Prospective Guysuco buyers will have to resubmit proposals to Special Purpose Unit

Last Updated on Monday, 25 September 2017, 4:59 by Denis Chabrol

Head of NICIL’s Special Purpose Committee for the sale of Guysuco’s assets, Colvin London

All companies that have formally expressed an interest in buying parts of the Guyana Sugar Corporation’s (Guysuco) operations will now have to resubmit their proposals to the holding company for government’s assets, the National Industrial and Commercial Investments Limited (NICIL), top officials said.

NCIL’s Chief Executive Officer, Horace James said “there is nothing like first-jump” and all the companies would have to resubmit their expressions of interest to ensure the process is “fair and transparent” after requests for proposals are advertised for.

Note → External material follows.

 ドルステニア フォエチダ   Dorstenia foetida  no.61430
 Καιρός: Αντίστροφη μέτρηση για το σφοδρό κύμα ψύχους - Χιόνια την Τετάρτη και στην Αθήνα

“When we are ready to send out for expressions of interest , we will invite all of them who had submitted to re-submit based on the requirements because how they might have submitted, they might be asked to do certain specific things and they will have to do that,” he told Demerara Waves Online News.

Proposals or expressions of interest have already been submitted by two firms from India, the locally-owned Nand Persaud and Company Limited and at least one major American company.

He said his entity’s special purpose unit was being staffed and soon an international auditing firm would be hired to conduct a valuation of Guysuco’s assets before they are sold after that firm and the special purpose unit decide on the framework of the special purpose unit.

Chief Executive Officer of the National Industrial and Commercial Investments Limited, Horace James.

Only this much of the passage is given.